Required task A
List every thing that the verse quoted in the forum thread on Revelation 22:18-19 says is "described in this book."
Required task B
On what date did toddpedlar post in the forum thread on Revelation 22:18-19?
Required task C
Return the part of the forum thread on Revelation 22:18-19 that runs from "## Michael (Sep" up to and including "toddpedlar (Sep 20, 2009)", copied word for word.

Provided passage
* START *

# Revelation 22:18-19 and Paraphrase Translations



## Michael (Sep 20, 2009)

_I warn everyone who hears the words of the prophecy of this book: if anyone adds to them, God will add to him the plagues described in this book, and if anyone takes away from the words of the book of this prophecy, God will take away his share in the tree of life and in the holy city, which are described in this book. (Rev 22:18-19)_

Would anyone care to share thoughts as to how this passage might apply to the paraphrase translations of our day?

What say ye?


----------



## toddpedlar (Sep 20, 2009)

Michael Turner said:


> _I warn everyone who hears the words of the prophecy of this book: if anyone adds to them, God will add to him the plagues described in this book, and if anyone takes away from the words of the book of this prophecy, God will take away his share in the tree of life and in the holy city, which are described in this book. (Rev 22:18-19)_
> 
> Would anyone care to share thoughts as to how this passage might apply to the paraphrase translations of our day?
> 
> What say ye?

* END *

Extracted material

* START *

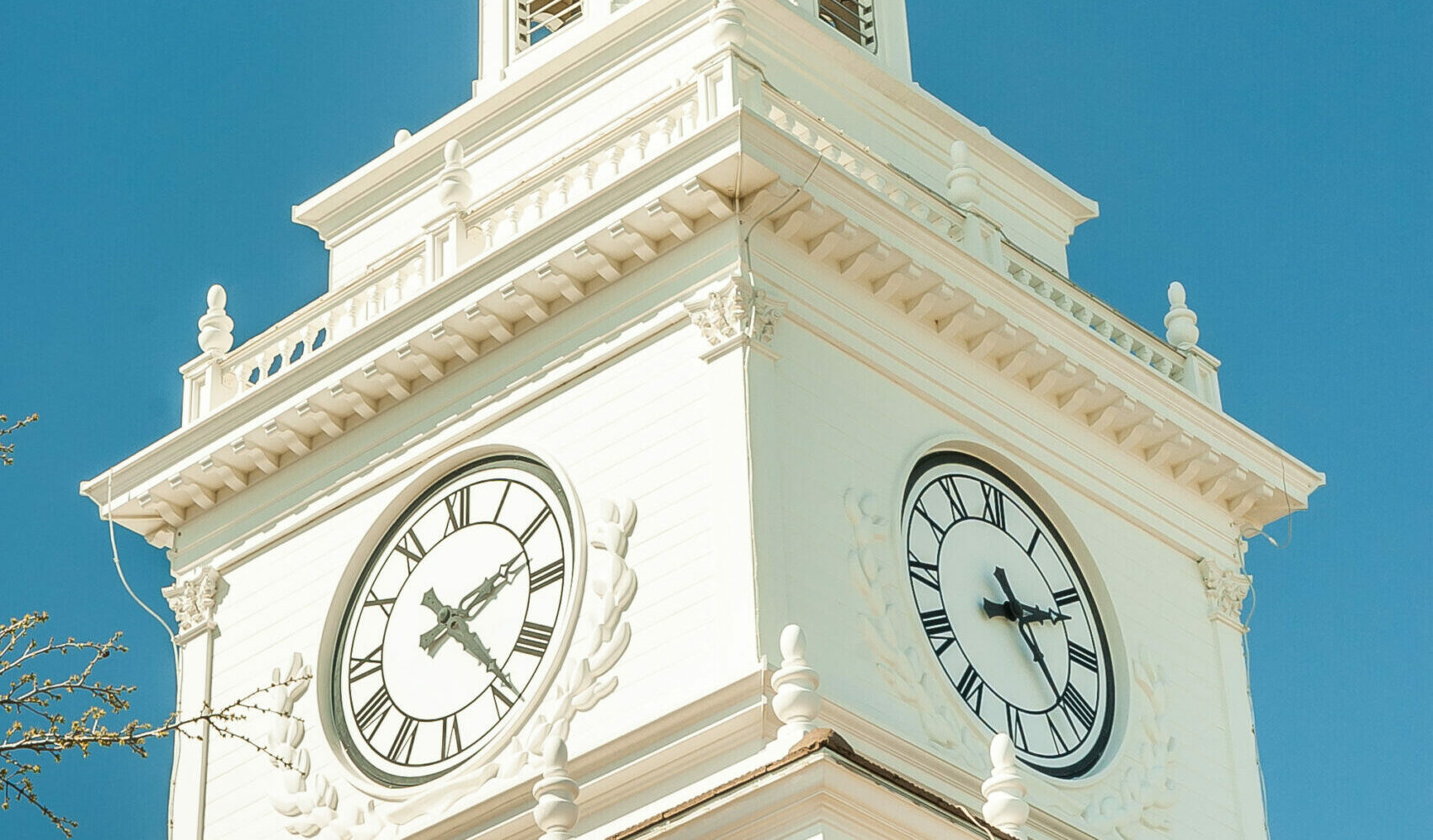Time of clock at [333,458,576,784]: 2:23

* END *
* START *

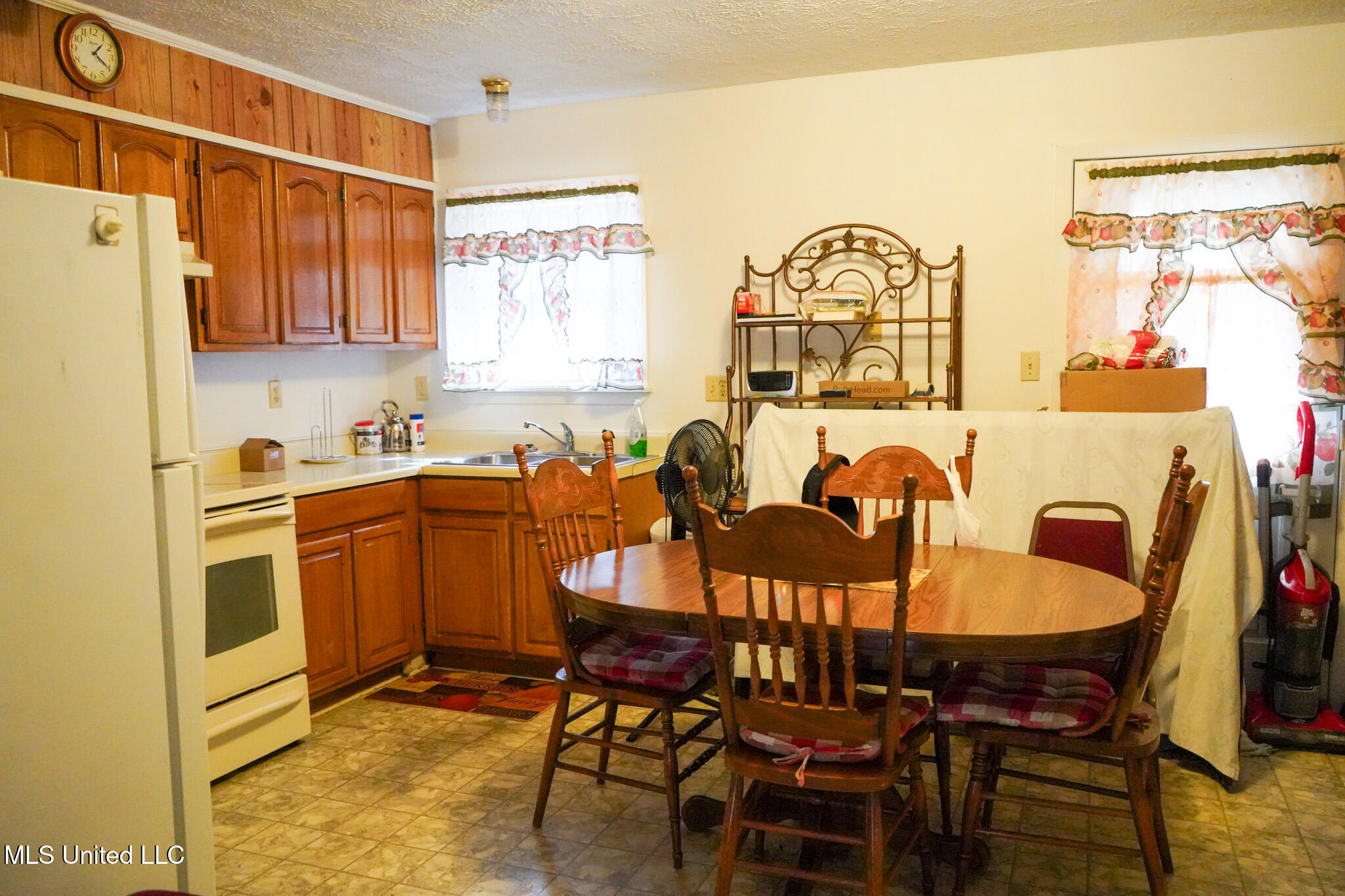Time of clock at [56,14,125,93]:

* END *
* START *

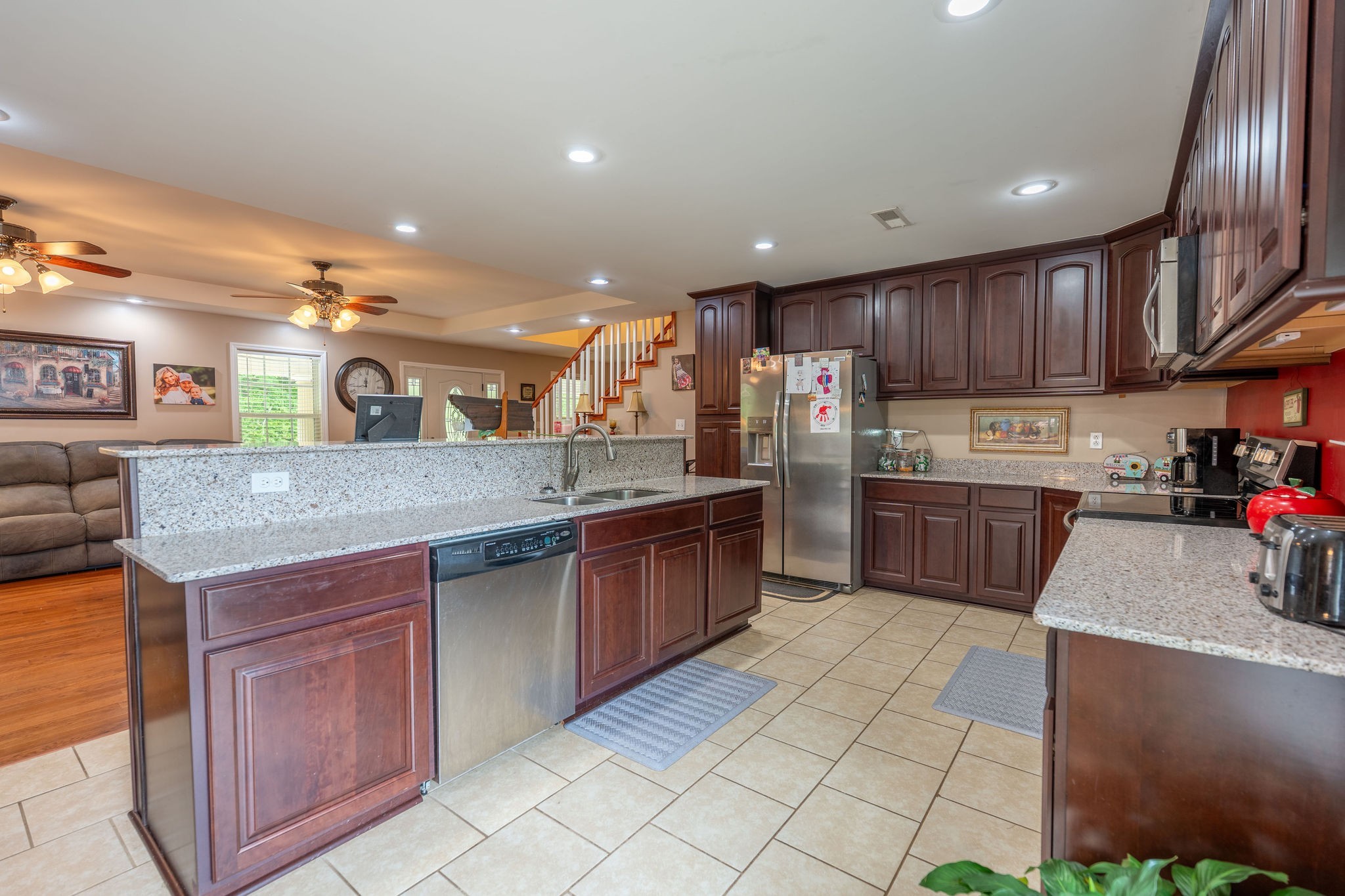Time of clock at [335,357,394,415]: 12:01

* END *

Output A
the plagues, the tree of life, the holy city

Output B
Sep 20, 2009

Output C
## Michael (Sep 20, 2009)

_I warn everyone who hears the words of the prophecy of this book: if anyone adds to them, God will add to him the plagues described in this book, and if anyone takes away from the words of the book of this prophecy, God will take away his share in the tree of life and in the holy city, which are described in this book. (Rev 22:18-19)_

Would anyone care to share thoughts as to how this passage might apply to the paraphrase translations of our day?

What say ye?


----------



## toddpedlar (Sep 20, 2009)